Entropy and Mass Bounds of Kerr-de Sitter Spacetimes

TL;DR

This paper analyzes Kerr-de Sitter spacetimes, evaluating their mass, entropy, and angular momentum, and tests various conjectures about their properties, revealing insights into their thermodynamics and the behavior of the c-function.

Contribution

It provides a detailed evaluation of mass, angular momentum, and entropy in Kerr-de Sitter spacetimes and tests the maximal mass conjecture and its strengthening.

Findings

Entropy of Kerr-de Sitter is less than pure de Sitter, consistent with the entropic N-bound.

Maximal mass conjecture holds for Kerr-de Sitter with rotation.

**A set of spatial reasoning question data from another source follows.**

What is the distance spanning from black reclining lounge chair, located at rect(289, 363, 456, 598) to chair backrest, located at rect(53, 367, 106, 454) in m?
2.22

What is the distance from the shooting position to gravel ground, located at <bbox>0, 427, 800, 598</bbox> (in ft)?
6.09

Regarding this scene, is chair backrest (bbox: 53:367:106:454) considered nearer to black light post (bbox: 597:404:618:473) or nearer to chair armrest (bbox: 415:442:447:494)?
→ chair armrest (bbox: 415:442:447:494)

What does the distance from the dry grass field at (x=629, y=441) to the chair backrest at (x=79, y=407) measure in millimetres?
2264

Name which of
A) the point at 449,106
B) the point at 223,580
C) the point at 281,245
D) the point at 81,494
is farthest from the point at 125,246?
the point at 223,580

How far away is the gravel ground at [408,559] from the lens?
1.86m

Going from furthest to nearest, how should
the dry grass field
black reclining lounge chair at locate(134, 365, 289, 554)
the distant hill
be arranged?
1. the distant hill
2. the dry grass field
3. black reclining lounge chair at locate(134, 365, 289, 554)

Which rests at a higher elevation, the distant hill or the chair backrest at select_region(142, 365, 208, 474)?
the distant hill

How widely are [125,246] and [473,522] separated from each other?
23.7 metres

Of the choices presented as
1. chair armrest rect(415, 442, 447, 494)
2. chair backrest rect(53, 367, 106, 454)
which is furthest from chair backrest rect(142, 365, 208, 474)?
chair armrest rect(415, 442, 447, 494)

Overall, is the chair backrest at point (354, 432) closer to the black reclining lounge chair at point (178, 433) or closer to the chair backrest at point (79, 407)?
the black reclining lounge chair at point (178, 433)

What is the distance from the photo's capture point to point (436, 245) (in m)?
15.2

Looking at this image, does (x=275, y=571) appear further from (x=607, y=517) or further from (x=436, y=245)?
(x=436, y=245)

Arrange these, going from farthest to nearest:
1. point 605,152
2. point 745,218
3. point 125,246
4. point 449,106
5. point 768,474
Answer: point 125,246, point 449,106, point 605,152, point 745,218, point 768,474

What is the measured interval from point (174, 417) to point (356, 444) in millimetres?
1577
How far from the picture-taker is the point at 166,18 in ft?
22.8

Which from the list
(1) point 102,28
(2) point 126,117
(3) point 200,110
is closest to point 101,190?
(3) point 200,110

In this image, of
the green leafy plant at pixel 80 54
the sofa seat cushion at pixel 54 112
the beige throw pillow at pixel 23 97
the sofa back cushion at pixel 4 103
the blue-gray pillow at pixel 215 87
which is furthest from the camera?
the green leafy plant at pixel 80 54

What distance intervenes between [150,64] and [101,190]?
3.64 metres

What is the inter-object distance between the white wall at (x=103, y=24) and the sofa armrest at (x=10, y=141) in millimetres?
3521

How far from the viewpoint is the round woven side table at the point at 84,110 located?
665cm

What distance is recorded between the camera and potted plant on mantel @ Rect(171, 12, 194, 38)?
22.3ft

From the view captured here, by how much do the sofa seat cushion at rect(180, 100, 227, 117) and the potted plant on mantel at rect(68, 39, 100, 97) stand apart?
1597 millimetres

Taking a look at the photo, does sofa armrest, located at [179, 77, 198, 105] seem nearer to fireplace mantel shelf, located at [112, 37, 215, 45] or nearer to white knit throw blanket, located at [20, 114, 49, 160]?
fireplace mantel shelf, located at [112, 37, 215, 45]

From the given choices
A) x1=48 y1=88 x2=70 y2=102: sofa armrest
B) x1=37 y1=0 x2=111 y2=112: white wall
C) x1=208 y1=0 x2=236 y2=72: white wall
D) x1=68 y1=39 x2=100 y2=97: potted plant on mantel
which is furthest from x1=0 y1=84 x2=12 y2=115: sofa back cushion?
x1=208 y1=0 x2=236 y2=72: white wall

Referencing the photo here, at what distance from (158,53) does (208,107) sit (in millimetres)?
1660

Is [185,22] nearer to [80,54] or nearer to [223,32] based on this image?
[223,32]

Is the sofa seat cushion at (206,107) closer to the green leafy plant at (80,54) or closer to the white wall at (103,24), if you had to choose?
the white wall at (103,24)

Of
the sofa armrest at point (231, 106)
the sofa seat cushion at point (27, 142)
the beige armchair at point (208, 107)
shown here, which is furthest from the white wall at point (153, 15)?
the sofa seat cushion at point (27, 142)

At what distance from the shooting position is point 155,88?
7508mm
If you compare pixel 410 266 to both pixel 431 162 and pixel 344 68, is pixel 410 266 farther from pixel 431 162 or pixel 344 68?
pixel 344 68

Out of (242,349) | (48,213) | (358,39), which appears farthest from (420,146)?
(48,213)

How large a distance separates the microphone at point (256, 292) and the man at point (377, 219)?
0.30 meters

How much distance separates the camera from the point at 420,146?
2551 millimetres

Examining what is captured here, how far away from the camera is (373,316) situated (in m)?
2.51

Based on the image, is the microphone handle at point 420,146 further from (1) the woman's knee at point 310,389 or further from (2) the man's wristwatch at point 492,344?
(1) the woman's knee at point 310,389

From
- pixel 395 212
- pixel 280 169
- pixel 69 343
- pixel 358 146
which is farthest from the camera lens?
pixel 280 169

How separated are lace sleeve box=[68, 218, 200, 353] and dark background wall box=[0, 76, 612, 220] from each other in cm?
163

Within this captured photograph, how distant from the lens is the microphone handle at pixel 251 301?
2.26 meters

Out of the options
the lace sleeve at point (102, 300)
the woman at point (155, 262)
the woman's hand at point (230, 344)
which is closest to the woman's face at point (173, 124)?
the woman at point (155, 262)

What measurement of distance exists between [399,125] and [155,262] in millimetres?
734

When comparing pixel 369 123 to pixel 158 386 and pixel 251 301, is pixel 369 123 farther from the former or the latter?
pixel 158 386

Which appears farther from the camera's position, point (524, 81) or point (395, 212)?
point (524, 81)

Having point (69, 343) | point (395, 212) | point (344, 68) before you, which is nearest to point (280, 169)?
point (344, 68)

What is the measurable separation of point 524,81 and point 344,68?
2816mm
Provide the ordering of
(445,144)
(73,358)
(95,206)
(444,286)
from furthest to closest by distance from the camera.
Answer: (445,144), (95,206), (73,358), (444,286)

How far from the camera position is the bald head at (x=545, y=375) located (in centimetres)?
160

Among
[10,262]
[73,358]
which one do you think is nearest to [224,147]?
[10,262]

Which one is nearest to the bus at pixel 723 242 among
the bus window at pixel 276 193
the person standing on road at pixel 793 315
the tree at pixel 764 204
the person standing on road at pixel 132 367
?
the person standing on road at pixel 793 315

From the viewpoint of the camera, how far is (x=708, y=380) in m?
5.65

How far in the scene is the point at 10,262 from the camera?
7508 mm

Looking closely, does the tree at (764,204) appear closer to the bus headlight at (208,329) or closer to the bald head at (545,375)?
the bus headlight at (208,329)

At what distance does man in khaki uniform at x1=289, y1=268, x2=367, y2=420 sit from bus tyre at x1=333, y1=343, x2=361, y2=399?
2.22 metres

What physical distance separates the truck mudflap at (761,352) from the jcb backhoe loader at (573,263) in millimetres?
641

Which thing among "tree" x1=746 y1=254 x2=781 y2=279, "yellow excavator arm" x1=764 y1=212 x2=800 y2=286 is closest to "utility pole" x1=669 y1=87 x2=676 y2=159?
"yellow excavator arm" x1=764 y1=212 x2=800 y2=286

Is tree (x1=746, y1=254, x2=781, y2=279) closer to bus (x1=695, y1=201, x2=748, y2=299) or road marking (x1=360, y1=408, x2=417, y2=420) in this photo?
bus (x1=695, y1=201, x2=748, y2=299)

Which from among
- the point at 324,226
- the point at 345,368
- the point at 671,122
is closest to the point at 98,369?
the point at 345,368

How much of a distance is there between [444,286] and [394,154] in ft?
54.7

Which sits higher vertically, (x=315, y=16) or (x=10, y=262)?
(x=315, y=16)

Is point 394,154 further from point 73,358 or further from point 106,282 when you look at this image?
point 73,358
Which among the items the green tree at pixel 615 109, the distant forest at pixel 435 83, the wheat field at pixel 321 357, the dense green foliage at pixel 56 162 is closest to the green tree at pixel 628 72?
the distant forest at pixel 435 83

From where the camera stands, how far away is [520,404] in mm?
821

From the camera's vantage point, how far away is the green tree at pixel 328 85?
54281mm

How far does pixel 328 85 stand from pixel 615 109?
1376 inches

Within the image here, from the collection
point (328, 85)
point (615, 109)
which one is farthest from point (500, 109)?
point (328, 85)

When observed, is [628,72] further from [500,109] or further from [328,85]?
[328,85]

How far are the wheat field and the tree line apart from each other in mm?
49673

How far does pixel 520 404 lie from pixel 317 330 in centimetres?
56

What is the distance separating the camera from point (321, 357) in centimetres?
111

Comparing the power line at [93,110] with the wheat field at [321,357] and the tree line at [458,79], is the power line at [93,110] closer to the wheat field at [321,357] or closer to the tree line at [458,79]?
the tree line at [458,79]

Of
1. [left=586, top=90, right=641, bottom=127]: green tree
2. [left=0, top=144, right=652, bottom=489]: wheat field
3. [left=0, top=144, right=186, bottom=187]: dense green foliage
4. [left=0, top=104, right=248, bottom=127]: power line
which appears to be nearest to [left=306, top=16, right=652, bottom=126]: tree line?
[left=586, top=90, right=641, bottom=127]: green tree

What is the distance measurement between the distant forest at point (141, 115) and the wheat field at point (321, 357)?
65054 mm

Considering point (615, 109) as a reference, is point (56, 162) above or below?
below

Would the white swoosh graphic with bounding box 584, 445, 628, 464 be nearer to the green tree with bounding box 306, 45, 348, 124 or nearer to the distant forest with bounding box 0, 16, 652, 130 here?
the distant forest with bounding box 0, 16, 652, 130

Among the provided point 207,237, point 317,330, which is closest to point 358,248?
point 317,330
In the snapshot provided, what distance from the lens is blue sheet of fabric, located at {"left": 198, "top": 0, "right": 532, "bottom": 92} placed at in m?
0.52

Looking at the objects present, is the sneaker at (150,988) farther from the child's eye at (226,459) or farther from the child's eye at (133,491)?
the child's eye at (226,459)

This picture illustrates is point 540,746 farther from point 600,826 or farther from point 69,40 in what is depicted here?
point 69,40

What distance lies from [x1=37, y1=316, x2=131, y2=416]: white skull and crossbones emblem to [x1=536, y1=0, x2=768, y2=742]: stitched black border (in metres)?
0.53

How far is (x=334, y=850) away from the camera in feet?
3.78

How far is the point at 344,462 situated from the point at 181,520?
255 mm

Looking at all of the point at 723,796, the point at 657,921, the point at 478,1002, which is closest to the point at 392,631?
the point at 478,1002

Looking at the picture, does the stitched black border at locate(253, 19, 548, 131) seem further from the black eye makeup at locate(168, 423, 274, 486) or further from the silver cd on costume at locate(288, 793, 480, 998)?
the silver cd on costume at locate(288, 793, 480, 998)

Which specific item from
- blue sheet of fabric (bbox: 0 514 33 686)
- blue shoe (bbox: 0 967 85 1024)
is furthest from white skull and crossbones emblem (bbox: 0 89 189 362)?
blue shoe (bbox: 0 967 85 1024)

The c-function is anisotropic but averages to a RG flow consistent with spacetime expansion.

Abstract

We consider Kerr-de Sitter spacetimes and evaluate their mass, angular momentum and entropy according to the boundary counterterm prescription. We provide a physicall interpretation for angular velocity and angular momentum at future/past infinity. We show that the entropy of the four-dimensional Kerr-de Sitter spacetimes is less than of pure de Sitter spacetime in agreement to the entropic N-bound. Moreover, we show that maximal mass conjecture which states any asymptotically de Sitter spacetime with mass greater than de Sitter has a cosmological singularity is respected by asymptotically de Sitter spacetimes with rotation. We furthermore consider the possibility of strengthening the conjecture to state that any asymptotically dS spacetime will have mass greater than dS if and only if it has a cosmological singularity and find that Kerr-de Sitter spacetimes do not respect this stronger statement. We investigate the behavior of the c-function for the Kerr-de Sitter spacetimes and show that it is no longer isotropic. However an average of the c-function over the angular variables yields a renormalization group flow in agreement with the expansion of spacetime at future infinity.